Ausgeklügeltes System. Die Dabbawalla sind in Kollektiven organisiert und transportieren täglich via Zug, Rad und zu Fuß an die 200.000 mit Farben, Buchstaben und Ziffern kodierte Boxen. Der Inhalt: Zuhause frisch gekochtes Mittagessen für arbeitende Familienmitglieder. Das System funktioniert so gut, dass es schon von der US-amerikanische Eliteuniversität Harvard studiert wurde, um der Effizienz auf den Grund zu gehen. Sogar ein Hollywood-Film basiert auf der Grundlage der Essensversorgung in Mumbai: Bei „The Lunchbox“ wird eine Lieferung vertauscht, was eine Liebesbeziehung zur Folge hat. „So etwas habe ich in der Realität noch nicht erlebt“, sagt Dhumal und fügt hinzu: „Aber ich kenne manche, die schon seit über 20 Jahren täglich ihr frisches Essen auf diese Art und Weise in die Arbeit geliefert bekommen.“

 „Meine Tätigkeit ist extrem anstrengend. Ich bin von früh bis spät unterwegs, sehr viele Strecken lege ich zu Fuß zurück und dabei trage ich immer Dutzende Lunchboxen mit mir herum. Das hängt sich an. Vor allem bei der Hitze in Mumbai“, erklärt Dhumal. „Das Frustrierende ist, dass ich mir trotzdem kein gutes Leben leisten kann“, fährt er fort.

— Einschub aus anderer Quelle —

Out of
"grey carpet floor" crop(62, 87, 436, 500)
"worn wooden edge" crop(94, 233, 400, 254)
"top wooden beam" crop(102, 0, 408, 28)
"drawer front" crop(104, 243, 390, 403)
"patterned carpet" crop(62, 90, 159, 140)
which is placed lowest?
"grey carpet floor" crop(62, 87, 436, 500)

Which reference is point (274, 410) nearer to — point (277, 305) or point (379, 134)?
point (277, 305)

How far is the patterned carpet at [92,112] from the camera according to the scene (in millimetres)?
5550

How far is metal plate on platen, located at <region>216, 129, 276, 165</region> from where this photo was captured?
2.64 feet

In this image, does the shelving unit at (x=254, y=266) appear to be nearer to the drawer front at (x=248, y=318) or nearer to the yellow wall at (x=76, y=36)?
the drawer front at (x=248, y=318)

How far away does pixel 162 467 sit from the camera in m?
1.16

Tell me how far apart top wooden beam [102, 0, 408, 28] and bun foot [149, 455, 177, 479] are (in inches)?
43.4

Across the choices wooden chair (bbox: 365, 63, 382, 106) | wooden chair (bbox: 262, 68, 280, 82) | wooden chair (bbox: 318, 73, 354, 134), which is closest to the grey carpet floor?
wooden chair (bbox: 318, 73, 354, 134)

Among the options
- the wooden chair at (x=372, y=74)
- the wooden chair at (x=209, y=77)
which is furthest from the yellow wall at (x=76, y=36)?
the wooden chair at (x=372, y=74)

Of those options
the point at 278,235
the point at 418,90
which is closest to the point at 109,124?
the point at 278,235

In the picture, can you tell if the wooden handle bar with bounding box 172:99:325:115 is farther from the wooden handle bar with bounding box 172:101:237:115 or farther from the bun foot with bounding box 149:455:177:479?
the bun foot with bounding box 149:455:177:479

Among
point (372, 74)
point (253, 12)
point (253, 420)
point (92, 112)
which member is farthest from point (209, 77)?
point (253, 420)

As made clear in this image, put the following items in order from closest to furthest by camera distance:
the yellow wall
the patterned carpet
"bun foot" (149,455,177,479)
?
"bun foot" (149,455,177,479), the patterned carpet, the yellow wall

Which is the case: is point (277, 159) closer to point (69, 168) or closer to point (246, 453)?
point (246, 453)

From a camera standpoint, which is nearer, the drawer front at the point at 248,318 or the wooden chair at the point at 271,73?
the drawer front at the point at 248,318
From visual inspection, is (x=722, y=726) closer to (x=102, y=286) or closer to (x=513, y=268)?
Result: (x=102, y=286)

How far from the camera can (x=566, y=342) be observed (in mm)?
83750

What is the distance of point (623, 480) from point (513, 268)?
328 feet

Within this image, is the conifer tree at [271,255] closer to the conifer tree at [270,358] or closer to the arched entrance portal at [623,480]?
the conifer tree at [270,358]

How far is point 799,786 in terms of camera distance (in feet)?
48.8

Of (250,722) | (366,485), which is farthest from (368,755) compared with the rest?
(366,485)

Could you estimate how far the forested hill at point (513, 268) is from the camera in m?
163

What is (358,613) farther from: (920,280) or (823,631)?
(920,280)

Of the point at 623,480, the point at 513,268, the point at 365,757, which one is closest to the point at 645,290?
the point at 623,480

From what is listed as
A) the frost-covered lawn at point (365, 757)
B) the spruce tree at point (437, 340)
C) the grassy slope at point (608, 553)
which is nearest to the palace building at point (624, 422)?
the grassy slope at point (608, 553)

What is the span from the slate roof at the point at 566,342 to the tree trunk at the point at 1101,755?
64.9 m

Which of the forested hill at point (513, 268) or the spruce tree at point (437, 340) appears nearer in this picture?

Karge Löhne. „Auch wenn es ärmliche Bedingungen waren, unter denen wir lebten, die Gegend, in der ich früher mit meinen Eltern und Geschwistern lebte, war super: Kumbharwada, das Töpferviertel“, erzählt er und fährt fort: „Heute wohnen wir in einem anderen Teil von Dharavi. Ich würde gerne außerhalb leben, aber mit den hohen Immobilienpreisen ist das für mich unleistbar.“

Obwohl Dhumal immer von neun Uhr in der Früh bis um 19 Uhr am Abend arbeitet, verdient er nicht mehr als 18.000 indische Rupien (umgerechnet knapp 200 Euro). „Außerhalb von Dharavi, kostet ein Apartment, ein kleines wohlgemerkt, mindestens vier Millionen Rupien. Das liegt für immer außerhalb meiner Reichweite.“ Auf die Frage, ob er an politische Veränderungen glaubt, zuckt er mit der Schulter. Von Premierminister Narendra Modi hält er nichts. Er meint, er mache die Reichen noch reicher und die Armen hätten nichts von seiner Politik. 

Frustration ist bei Dhumal bei seiner Arbeit nicht spürbar. Zuerst holt er die Lunchboxen bei den Familien ab, bringt sie dann per Rad und Zug nach Churchgate, einem Knotenpunkt in Mumbai. Dort werden die Boxen neu verteilt und das ist ein beliebtes Fotomotiv bei Tourist:innen. Da blüht Dhumal auf. Er genießt die Aufmerksamkeit und Anerkennung. Gleichsam gibt er die Boxen bei den Empfänger:innen im Büroviertel ab. „Na, was gibt es heute, was hat Ihre Frau für Sie gezaubert?“, fragt er dann mitunter keck bei der Übergabe und hat den nächsten Schmäh schon in petto.

Wichtige Stärkung. In ihrer Mittagspause setzen sich die Dabbawalla-Kolleg:innen im Schatten zusammen. „Die Pause ist wichtig, damit wir am Nachmittag genug Kraft haben“, sagt er. Auch Dhumal hat seine eigene Lunchbox. Auch seine besteht aus mehreren aufeinandergestapelten Metallschüsseln, die mit einem Deckel verschlossen sind. Sie sind gefüllt mit Reis, Chapati, Gemüsecurry und Linsen, alles von seiner Schwägerin am Vorabend gekocht. Im Kreis sitzend essen die Dabbawalla gemeinsam, bevor die Arbeit wieder losgeht: Denn täglich werden die Boxen wieder abgeholt und zu den Familien zurückgebracht.

Lisa Rieger ist freie Journalistin, lebt in Wien und besucht oft und gerne Indien. Zuletzt war sie im Mai in Mumbai, wo sie Shankar Dhumal zum zweiten Mal getroffen hat.